(Alıştırma görevi 1):
Kayıtlarda "plank" dizesini barındıran her satırı derleyin. Büyük-küçük harf ayrımı gözetilir.

(Metin bölümü):

Türkiye’de Alevilik Öteki mi?
Halktv sayfasından alınan verilere dayanarak, SonTurkHaber.com duyuruda bulunuyor.
"Öteki" görse de cahil bizi
Karanlıklar da çökse üstümüze
Bir mum ışığı yeter bize
Gönül evimizde barışın sesi
Kardeşlik türküsü avazımızda…
Türkiye'de Alevilik, tarihsel süreçte ve günümüzde, çoğunlukla "öteki" olarak algılanmış ve bu algı ciddi sorunları beraberinde getirmiştir. Bu "ötekileştirme" durumu, Alevilerin inanç, kimlik ve yaşam biçimleri üzerinden yaşadıkları ayrımcılık, dışlanma ve asimilasyon politikalarıyla kendini göstermektedir.

(Alıştırma görevi 2):
Aşağıdaki ifadelerin Alevilik metniyle örtüşüp örtüşmediğini evet ya da hayır ile belirtin ve her birinde kararı veren sözcükleri metinden aynen alıntılayın.
(a) Haberde kullanılan veriler Halktv sayfasından alınmıştır.
(b) Şiire göre karanlıklar çökse bile bir mum ışığı yeterlidir.
(c) Alevilik yalnızca günümüzde öteki olarak algılanmıştır.

[Sahne tabanlı soruların kayıtları]
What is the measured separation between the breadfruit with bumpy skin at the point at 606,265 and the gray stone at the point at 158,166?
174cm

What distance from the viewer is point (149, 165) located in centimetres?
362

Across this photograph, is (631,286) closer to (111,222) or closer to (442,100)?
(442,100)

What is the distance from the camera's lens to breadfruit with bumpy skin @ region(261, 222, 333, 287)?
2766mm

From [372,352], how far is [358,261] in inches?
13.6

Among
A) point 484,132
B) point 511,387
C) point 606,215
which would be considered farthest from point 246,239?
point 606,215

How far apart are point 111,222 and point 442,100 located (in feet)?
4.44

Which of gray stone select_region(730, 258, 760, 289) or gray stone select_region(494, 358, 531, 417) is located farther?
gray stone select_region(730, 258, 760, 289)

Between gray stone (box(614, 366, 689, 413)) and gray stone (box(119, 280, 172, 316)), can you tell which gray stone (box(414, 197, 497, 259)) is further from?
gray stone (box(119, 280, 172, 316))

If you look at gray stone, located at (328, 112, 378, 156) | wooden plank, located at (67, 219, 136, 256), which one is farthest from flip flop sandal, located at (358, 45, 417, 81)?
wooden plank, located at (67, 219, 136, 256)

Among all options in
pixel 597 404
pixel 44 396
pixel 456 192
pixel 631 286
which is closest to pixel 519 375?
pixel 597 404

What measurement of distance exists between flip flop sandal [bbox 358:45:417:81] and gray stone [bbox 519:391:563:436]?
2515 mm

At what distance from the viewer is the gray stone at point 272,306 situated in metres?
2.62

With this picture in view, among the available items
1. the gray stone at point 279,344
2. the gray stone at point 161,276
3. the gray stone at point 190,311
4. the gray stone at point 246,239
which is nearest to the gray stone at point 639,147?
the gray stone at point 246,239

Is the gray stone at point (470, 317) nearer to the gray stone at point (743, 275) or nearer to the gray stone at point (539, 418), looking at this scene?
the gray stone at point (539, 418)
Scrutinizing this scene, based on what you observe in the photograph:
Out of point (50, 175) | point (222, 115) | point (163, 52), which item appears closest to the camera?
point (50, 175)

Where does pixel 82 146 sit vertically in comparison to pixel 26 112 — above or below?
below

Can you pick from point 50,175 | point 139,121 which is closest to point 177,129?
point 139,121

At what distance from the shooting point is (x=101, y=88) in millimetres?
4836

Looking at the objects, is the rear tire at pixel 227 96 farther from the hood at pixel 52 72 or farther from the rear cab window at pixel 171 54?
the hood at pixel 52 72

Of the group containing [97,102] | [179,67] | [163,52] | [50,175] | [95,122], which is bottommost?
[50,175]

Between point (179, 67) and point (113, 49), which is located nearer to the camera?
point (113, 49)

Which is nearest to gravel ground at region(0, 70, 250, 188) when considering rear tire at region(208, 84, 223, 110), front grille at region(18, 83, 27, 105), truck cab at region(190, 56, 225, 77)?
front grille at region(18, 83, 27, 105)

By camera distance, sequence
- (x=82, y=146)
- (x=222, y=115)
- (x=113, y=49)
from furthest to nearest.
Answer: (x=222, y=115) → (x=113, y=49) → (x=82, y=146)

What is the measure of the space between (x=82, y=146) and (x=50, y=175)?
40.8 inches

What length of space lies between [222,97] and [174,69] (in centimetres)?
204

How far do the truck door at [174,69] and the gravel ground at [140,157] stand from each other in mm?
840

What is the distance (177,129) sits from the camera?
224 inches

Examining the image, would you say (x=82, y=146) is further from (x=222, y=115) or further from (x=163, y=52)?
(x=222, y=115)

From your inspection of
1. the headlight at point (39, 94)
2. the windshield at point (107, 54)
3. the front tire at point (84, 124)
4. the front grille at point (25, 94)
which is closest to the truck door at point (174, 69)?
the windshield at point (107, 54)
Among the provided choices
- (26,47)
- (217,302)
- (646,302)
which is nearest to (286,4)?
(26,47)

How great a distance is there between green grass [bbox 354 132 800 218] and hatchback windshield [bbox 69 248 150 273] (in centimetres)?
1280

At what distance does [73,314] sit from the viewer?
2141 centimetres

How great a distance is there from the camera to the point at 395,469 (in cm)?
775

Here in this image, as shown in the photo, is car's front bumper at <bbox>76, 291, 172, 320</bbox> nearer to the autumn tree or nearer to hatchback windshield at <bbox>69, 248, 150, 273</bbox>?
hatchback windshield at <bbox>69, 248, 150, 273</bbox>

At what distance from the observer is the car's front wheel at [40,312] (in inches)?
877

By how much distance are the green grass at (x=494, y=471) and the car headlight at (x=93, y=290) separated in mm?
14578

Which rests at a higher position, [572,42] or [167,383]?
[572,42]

(Tam çıktı 1):
If you look at gray stone, located at (328, 112, 378, 156) | wooden plank, located at (67, 219, 136, 256), which one is farthest from flip flop sandal, located at (358, 45, 417, 81)?
wooden plank, located at (67, 219, 136, 256)

(Tam çıktı 2):
(a) Evet: "Halktv sayfasından alınan verilere dayanarak"
(b) Evet: "Bir mum ışığı yeter bize"
(c) Hayır: "tarihsel süreçte ve günümüzde"